### Information supplied
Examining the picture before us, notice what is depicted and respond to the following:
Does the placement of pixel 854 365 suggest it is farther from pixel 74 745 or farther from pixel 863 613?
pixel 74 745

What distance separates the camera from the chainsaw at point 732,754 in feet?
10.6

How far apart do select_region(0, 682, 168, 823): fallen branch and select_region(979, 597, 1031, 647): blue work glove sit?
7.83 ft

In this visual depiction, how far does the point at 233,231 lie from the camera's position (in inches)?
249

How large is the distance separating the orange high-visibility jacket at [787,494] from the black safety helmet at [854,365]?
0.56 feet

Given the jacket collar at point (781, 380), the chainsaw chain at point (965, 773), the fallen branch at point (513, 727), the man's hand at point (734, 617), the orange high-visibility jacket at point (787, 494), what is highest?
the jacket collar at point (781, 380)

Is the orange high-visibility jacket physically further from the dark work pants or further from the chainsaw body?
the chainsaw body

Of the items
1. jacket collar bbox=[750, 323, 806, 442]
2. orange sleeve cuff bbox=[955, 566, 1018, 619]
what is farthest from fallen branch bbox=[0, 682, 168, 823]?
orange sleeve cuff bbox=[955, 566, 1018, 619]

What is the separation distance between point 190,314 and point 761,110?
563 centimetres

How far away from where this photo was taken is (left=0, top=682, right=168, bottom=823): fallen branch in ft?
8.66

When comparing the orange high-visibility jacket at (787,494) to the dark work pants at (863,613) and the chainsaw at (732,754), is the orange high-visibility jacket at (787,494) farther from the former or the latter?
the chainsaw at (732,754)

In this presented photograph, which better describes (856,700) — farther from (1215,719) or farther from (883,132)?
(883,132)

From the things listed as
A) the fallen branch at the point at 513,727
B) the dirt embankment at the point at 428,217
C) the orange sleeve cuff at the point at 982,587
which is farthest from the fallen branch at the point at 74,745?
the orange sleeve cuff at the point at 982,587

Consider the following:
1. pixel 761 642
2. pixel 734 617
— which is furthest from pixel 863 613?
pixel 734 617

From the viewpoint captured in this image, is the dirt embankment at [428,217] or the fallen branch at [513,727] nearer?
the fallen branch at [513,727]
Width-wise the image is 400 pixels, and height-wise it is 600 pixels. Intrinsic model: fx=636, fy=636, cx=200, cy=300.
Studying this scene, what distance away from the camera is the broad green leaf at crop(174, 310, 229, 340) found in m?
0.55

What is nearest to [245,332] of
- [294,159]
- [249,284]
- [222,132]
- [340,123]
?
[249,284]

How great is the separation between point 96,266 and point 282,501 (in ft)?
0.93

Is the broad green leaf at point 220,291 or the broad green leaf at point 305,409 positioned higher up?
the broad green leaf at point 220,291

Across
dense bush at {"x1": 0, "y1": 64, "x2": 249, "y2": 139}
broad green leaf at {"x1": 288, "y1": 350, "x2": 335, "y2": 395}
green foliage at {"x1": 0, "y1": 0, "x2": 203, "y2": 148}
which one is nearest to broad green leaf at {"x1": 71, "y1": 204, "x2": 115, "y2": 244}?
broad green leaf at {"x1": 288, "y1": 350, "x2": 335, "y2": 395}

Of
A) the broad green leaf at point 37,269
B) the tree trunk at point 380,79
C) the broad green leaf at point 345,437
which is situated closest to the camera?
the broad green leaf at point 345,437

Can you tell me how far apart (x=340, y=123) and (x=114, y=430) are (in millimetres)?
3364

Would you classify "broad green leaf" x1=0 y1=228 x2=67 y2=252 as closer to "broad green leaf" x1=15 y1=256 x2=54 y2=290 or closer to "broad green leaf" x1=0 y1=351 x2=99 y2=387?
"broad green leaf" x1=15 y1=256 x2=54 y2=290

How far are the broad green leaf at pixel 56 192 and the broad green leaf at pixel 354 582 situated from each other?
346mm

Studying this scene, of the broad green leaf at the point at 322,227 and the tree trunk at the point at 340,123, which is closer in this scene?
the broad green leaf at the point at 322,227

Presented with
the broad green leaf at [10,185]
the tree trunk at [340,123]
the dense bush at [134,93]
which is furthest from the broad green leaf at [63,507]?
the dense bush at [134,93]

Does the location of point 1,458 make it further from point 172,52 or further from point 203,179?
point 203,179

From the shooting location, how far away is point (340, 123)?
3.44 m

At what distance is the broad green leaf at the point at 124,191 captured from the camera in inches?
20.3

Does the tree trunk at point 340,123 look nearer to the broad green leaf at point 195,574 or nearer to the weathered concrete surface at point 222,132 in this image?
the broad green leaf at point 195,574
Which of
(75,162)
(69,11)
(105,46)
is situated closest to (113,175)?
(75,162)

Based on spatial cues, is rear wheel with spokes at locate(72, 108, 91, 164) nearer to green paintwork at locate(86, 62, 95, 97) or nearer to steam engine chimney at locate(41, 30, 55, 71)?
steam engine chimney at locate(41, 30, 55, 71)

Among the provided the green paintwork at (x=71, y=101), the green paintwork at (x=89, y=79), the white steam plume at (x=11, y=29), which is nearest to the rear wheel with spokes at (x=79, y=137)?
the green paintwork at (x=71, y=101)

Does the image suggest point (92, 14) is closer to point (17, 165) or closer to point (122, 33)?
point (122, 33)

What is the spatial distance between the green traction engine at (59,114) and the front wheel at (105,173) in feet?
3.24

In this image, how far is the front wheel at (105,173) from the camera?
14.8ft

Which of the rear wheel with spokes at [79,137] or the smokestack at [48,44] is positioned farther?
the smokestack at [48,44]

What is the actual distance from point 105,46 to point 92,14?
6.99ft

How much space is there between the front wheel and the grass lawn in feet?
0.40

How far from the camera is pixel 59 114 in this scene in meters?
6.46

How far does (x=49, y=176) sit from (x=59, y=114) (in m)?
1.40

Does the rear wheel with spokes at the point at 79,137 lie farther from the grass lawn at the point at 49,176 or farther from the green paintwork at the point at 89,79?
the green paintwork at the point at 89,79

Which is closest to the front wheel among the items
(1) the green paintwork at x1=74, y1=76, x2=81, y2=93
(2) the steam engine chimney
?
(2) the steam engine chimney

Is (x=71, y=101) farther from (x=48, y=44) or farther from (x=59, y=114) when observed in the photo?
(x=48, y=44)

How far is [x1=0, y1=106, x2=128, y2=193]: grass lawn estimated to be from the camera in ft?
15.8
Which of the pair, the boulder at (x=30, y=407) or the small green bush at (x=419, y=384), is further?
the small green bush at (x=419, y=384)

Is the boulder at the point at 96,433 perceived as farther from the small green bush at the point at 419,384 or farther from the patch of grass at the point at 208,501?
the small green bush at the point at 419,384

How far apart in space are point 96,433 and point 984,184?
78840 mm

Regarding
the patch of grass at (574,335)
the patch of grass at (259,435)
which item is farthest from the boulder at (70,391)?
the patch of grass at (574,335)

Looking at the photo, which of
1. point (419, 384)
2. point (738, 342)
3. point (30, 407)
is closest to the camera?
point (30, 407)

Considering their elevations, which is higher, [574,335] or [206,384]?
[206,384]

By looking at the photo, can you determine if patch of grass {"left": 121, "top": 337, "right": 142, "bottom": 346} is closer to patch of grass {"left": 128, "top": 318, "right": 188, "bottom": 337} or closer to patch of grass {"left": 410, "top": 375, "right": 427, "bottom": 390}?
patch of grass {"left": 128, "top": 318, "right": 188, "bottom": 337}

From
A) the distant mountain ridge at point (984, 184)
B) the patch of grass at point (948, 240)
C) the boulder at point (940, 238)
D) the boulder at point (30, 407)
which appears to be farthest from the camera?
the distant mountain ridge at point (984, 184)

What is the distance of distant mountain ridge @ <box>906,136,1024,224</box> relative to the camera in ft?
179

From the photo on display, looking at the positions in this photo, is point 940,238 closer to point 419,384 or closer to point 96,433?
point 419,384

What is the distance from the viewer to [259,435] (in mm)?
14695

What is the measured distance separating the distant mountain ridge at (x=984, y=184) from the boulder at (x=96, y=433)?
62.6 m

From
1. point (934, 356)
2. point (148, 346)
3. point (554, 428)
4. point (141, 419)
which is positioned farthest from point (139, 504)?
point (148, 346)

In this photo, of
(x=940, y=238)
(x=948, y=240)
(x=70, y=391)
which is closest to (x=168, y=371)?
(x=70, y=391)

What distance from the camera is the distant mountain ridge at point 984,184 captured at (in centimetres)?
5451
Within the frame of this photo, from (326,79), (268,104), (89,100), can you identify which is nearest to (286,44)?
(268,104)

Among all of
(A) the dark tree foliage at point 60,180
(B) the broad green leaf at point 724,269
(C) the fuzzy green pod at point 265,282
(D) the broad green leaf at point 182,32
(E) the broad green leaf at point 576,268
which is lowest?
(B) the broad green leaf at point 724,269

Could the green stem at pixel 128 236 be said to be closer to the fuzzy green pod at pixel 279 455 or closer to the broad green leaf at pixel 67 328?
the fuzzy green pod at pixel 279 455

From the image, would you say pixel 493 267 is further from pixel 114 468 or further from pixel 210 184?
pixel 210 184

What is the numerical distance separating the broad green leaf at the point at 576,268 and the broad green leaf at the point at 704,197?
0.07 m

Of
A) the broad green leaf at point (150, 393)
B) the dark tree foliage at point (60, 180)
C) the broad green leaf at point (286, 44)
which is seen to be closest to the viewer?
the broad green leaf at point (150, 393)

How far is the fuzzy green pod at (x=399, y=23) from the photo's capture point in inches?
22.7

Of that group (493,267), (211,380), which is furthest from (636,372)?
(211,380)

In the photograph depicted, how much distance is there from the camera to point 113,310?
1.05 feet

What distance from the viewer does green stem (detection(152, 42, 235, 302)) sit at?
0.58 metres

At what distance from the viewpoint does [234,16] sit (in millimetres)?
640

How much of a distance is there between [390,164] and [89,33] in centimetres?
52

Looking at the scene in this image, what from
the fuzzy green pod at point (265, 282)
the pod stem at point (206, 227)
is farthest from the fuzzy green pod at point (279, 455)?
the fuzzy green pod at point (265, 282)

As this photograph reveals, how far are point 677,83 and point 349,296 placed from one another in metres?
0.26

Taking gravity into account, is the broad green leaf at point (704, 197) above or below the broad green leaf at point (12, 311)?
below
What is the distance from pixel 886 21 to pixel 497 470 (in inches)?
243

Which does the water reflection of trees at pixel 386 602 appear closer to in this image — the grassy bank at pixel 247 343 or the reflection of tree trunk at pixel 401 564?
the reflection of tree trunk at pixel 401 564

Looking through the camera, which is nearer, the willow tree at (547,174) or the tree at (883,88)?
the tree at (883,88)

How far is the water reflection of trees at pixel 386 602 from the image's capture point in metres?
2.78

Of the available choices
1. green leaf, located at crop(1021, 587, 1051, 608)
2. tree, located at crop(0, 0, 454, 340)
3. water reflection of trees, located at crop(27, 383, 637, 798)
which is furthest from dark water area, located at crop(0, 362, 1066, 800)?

### Description of the task
Copy out, word for word, the part of the listing that begins with the line containing "Of the available choices" and runs to the end of the listing, including both the first and last lines.

### Result for this exercise
Of the available choices
1. green leaf, located at crop(1021, 587, 1051, 608)
2. tree, located at crop(0, 0, 454, 340)
3. water reflection of trees, located at crop(27, 383, 637, 798)
which is furthest from dark water area, located at crop(0, 362, 1066, 800)?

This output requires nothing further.